## What is asked
Retype the passage of the first-quarter 2013 earnings report below word for word, starting at "The Company recorded" and ending at "said Corey A.".

## Document segment
==*==

The Company recorded net income of $3.2 million in the first
quarter of 2013, an increase of 46.8% compared to $2.2 million
earned in the first quarter of 2012. Diluted earnings per common
share were $0.83 for the first quarter of 2013 compared to $0.84
for the 2012 period, a decline of $0.01 despite overall earnings
growth primarily due to the issuance and sale of 1,265,000 shares
of common stock in December 2012. As a result of the issuance and
sale, the weighted-average diluted common shares outstanding during
the first quarter of 2013 were approximately 51.3% higher than in
the first quarter of 2012.
"We believe record first quarter results exhibit our team's
across-the-board success in cultivating profitable relationships
with new and existing clients in our markets," said Corey A.
Chambas, President and Chief Executive Officer. "Since the start of
the general economic downturn a few years ago we have seen
exceptional opportunities to capitalize on market disruption in
Wisconsin. We were able to grow loans for the fourth consecutive
quarter, despite the first quarter historically being our softest
for loan growth. This quarter's record loan balances, meaningfully
improved asset quality and strong revenue growth reflect our solid
execution toward this goal. Our improved earnings power allowed us
to double our quarterly dividend during the first quarter, and we
anticipate the earnings momentum we have built will continue to
deliver increased shareholder value in 2013 and beyond."
Core Business Results
Net interest income increased $1.3 million, or 14.6%, to a
record $10.2 million in the first quarter of 2013 compared to $8.9
million for the first quarter of 2012. The improvement
principally resulted from a decline in interest expense on the
improved mix and reduced balances of interest-bearing liabilities
coupled with a 63 basis point decline in the average rate paid on
such balances. In-market client deposits - comprised of all
transaction accounts, money market accounts, and non-brokered
certificates of deposit - grew 16.8% to $722.5 million at
March 31, 2013 from $618.6 million at March 31,
2012. Continued success of the Company's initiative to attract
lower-cost, in-market deposits through new business relationships
and increased client deposit balances drove the improvement,
allowing the Company to continue reducing its overall reliance on
higher-cost brokered certificates of deposit. Brokered
certificates of deposit declined by $65.9 million, or 15.9% to
$349.3 million at March 31, 2013 compared to March 31,
2012. In addition, other borrowings remained relatively flat
compared to December 31, 2012 but declined compared to
March 31, 2012 following the use of $27.1 million in net
proceeds from the December 2012 common stock offering to
immediately repay an equivalent amount of subordinated debt during
the fourth quarter of 2012. While lower than in the prior year
quarter, interest income benefited from higher earning asset
balances, which offset much of the 22 basis point compression in
earning asset yields in the sustained low-rate
environment. The Company continued to execute on its strategic
objective to increase business loans, successfully driving a 7.3%
increase in average loans and leases compared to the first quarter
of 2012.

==*==

## Data lines
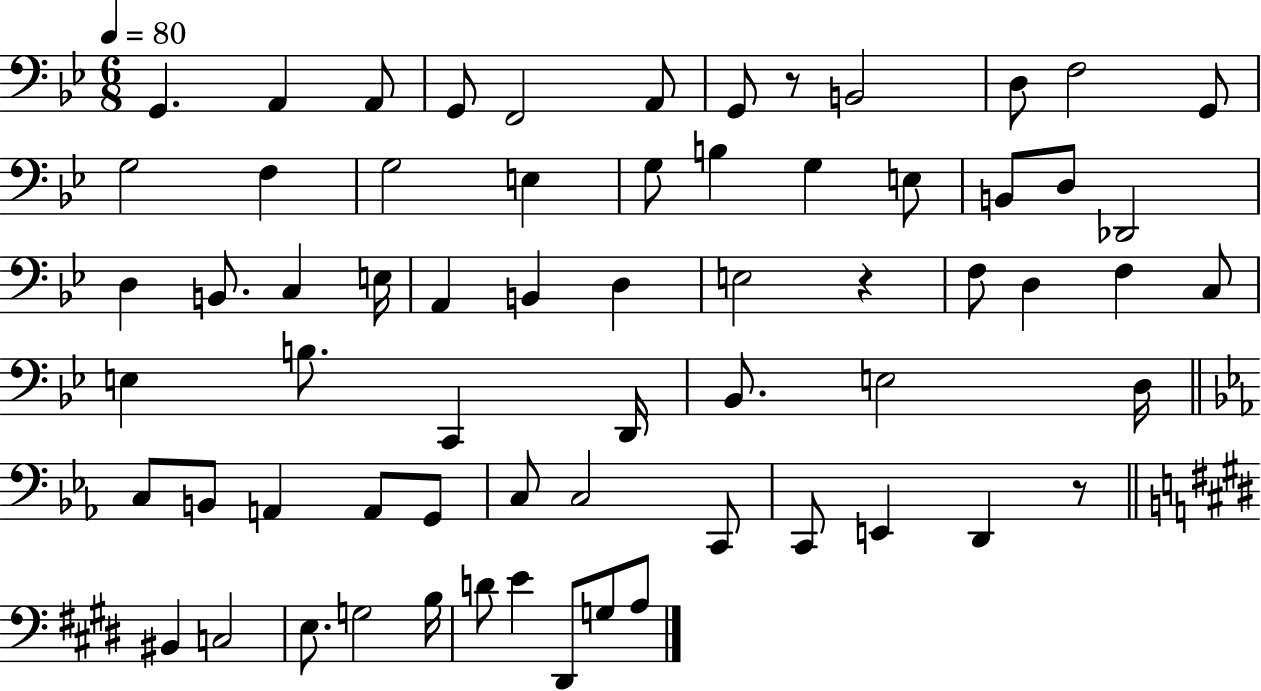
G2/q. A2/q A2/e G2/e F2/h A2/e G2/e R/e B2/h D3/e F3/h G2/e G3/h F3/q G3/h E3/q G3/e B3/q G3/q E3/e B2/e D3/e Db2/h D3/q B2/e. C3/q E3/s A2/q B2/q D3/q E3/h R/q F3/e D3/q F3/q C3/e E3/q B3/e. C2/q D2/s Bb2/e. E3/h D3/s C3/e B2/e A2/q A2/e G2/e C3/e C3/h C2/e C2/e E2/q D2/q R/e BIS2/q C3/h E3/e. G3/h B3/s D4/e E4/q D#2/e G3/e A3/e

==*==

## Result below
The Company recorded net income of $3.2 million in the first
quarter of 2013, an increase of 46.8% compared to $2.2 million
earned in the first quarter of 2012. Diluted earnings per common
share were $0.83 for the first quarter of 2013 compared to $0.84
for the 2012 period, a decline of $0.01 despite overall earnings
growth primarily due to the issuance and sale of 1,265,000 shares
of common stock in December 2012. As a result of the issuance and
sale, the weighted-average diluted common shares outstanding during
the first quarter of 2013 were approximately 51.3% higher than in
the first quarter of 2012.
"We believe record first quarter results exhibit our team's
across-the-board success in cultivating profitable relationships
with new and existing clients in our markets," said Corey A.